◆ **Exercise objective**: Present the lines of the entries below as one numbered list, skipping blank lines and omitting the pictures.

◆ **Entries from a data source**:
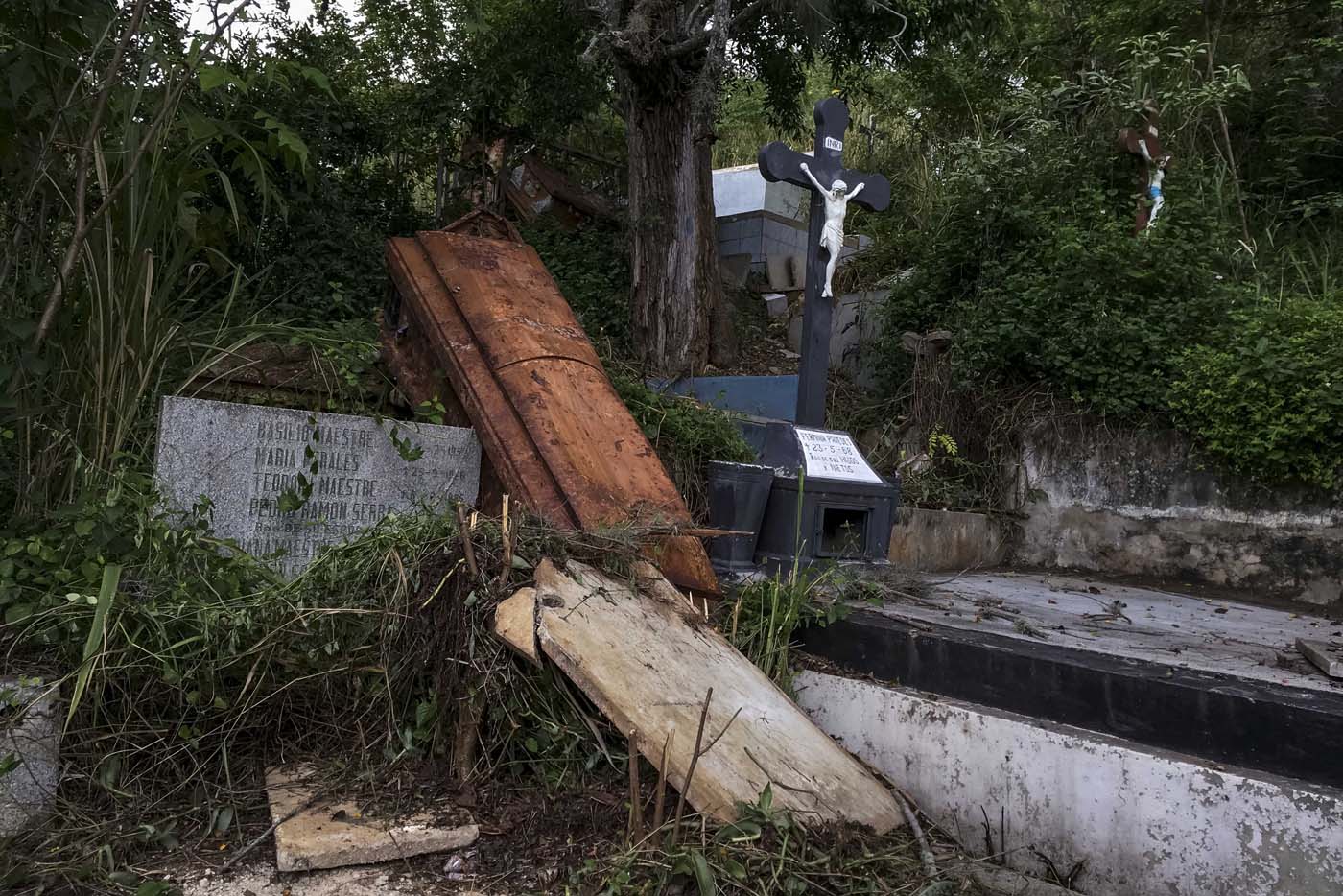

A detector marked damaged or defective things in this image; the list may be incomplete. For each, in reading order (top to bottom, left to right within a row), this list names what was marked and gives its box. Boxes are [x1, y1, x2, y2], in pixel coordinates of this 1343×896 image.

rusty metal coffin [384, 228, 718, 599]
broken concrete slab [0, 679, 59, 840]
broken concrete slab [267, 767, 478, 875]
broken concrete slab [495, 591, 541, 668]
broken concrete slab [526, 560, 902, 837]
peeling painted surface [798, 675, 1343, 896]
broken concrete slab [1297, 637, 1335, 679]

◆ **Worked answer**:
1. A detector marked damaged or defective things in this image; the list may be incomplete. For each, in reading order (top to bottom, left to right within a row), this list names what was marked and gives its box. Boxes are [x1, y1, x2, y2], in pixel coordinates of this 1343×896 image.
2. rusty metal coffin [384, 228, 718, 599]
3. broken concrete slab [0, 679, 59, 840]
4. broken concrete slab [267, 767, 478, 875]
5. broken concrete slab [495, 591, 541, 668]
6. broken concrete slab [526, 560, 902, 837]
7. peeling painted surface [798, 675, 1343, 896]
8. broken concrete slab [1297, 637, 1335, 679]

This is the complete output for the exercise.